In order to correct that, you would need to scale the value you're putting into the CCPxL/H registers to compensate for the change in TMR'2 maximum count. I guess you could do this with a look up table. Also note, that if TMR2 has a maximum count of say, 130, and your PWM period register is set to anything above this, say 150... your PWM pin will remain high as the timer never reaches 130... it is reset once it get to PR2's value.

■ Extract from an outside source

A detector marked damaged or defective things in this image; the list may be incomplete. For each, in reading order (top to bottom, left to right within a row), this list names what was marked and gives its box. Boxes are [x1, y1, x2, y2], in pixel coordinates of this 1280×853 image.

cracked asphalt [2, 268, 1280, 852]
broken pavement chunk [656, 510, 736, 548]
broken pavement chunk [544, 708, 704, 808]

So ultimtely, every time you change PR2 in order to change your SPI's clock, you need to adjust the PWM period registers value accordingly in order to maintain the same duty cycle. I guess how you do it, depends on how you change the PR2 values. If you simply double, or half them, then you can do exactly the same to the PWM period register. If they are abitrary values to get an absolute clock frequency, then some clever maths should be used: read in your PWMperiods register value, divide it by the PR2 registers value to get your duty cycle in %, then multiple it by your new PR2's value you've written to change the SPI's clock.

I would say 'simple' but I just re-read what I typed and it looks mental lol

Edit: just noticed that the PWM module also uses the postscale bits of TMR2 for an extra 2-bits, given a PWM of 10-bits. You don't need 10-bit PWM for an LCD backlight, but writing a new PWM period would use the postscale bits to compare. If you have your postscale bits set to 00, then its all good.

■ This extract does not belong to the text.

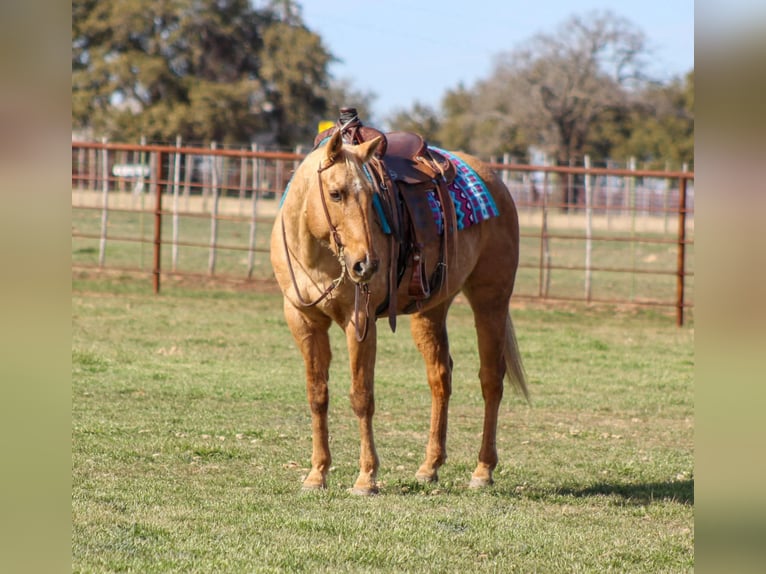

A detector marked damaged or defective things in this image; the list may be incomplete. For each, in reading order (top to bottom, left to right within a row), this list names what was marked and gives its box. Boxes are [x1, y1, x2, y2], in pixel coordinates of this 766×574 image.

rusty fence rail [72, 142, 696, 326]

Also, maybe its just me but using PWM for lighting, be it a single LED, or an LCD backlight (I used it for both of them quite often), when the PWM duty cycle gets to around <20%, I see flicker if the frequency is less than 150Hz. Even at 200Hz, a slight turn of the head/eyes, with a low duty cycle and I can see it. Frankly it annoys me.

I may be 'odd', or jsut picky but I never use less than 400hz for lighting PWM, if the duty cycle is going to be very low, I either use interpolation to reduce the maximum off period, or up the frequency to 1kHz. Either can be done with an interrupt driven software PWM

Blueteeth said:

Also, maybe its just me but using PWM for lighting, be it a single LED, or an LCD backlight (I used it for both of them quite often), when the PWM duty cycle gets to around <20%, I see flicker if the frequency is less than 150Hz. Even at 200Hz, a slight turn of the head/eyes, with a low duty cycle and I can see it. Frankly it annoys me.

I may be 'odd', or jsut picky but I never use less than 400hz for lighting PWM, if the duty cycle is going to be very low, I either use interpolation to reduce the maximum off period, or up the frequency to 1kHz. Either can be done with an interrupt driven software PWM

Click to expand...

I've managed to see LED flicker at 5 kHz and I agree that many PWM schemes exhibit really annoying flicker. Different people seem to have very different sensitivities to flicker. However, you can also use PWM at quite low frequencies and filter the output. I've found that as long as the current in the LED doesn't drop to zero, it can vary massively and it is very difficult to see any flicker. You certainly don't need to filter anywhere near as well as you would have to do for a power supply.

It's easier to detect PWM flicker with a tiny pinpoint of light (like a waterclear 3mm LED) when you move your eyes relative to the LED.

Flicker of a large area like a LCD backlight is much harder to detect and PWM freq >200Hz should be more than adequate.